Ensemble enfin
Ils se sont retrouvés au petit matin à l’aéroport de Cointrin, après sept années de séparation. Mulugeta, Erythréen réfugié politique en Suisse, a pu serrer dans ses bras son épouse Shewit et son fils Biniam. Les histoires d’amour parfois finissent bien
- Reportage: Christian Lecomte
- Photos: Eddy Mottaz
- Vidéo: Eddy Mottaz, Gaël Hürlimann
- Format Web: Florian Fischbacher
Biniam, 7 ans, est un gosse très «chou». Des yeux de velours, un sourire comme un soleil. Au Collège des Petits-Pois à Aigle, tout le monde l’aime bien, élèves comme enseignants. C’est le petit nouveau, arrivé en septembre. Un souci cependant: il tient peu en place. Bouge, s’en va explorer le fond de la classe, au passage rend visite à tel ou telle. Il demande aussi à aller aux toilettes. Souvent. Au début, la maîtresse a laissé faire. Puis a fini par juger que la haute fréquence de ses besoins pressants était suspecte. Elle l’a pisté et compris que les WC étaient pour Biniam comme un terrain de jeu: il y déroulait sur de longs mètres le papier-toilette et appuyait à tout va sur les chasses d’eau. Il fut réprimandé puis on lui expliqua que cela ne se faisait pas.

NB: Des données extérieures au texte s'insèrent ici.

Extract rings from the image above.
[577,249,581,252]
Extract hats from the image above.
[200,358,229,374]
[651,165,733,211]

Il y a quatre mois de cela, Biniam habitait encore à Addis-Abeba en Ethiopie avec Shewit, sa maman, Avant, il a vécu sous tente dans l’immense camp de réfugiés de Mai-Aini (10 000 personnes), administré par l’ONU. Il s’y est rendu à pied depuis l’Erythrée voisin, son pays. Trois jours de marche avec un passeur. Encore avant, Biniam a passé une année à la prison de Karsheli d’Asmara, avec Shewit. Il ne s’en souvient évidemment pas. Il ne se souvenait pas non plus de Mulugeta, son père, célèbre saxophoniste qui a quitté l’Erythrée en 2012 et a obtenu l’asile politique en Suisse. Il travaille comme homme à tout faire sur les rives du Léman.
Retrouvailles
7 septembre 2018, secteur arrivée de l’aéroport de Genève. Il est à peine 6h. Peu de monde. On entend au loin des autolaveuses et les grilles de boutiques qui se hissent et grincent. Mulugeta tient deux bouquets: l’un composé de fleurs, l’autre de ballons multicolores. Il attend le vol direct d’Ethiopian Airlines en provenance d’Addis-Abeba qui doit se poser à 7h25. Le reste est un instant de bonheur intense, de ceux qui bouleversent autant les proches que le quidam. Ces trois-là enfin se voient, enfin se touchent, enfin se pleurent.
Mulugeta a l’habitude de dire que ce qui le choque le plus en Suisse, «ce sont les amoureux qui s’embrassent en public». Ce matin de septembre pourtant, la pulsion ôte la pudeur: ils s’enlacent aux yeux de tous et de personne car ils sont, soudain, seuls au monde. La famille est au complet: Biniam, Shewit, Mulugeta.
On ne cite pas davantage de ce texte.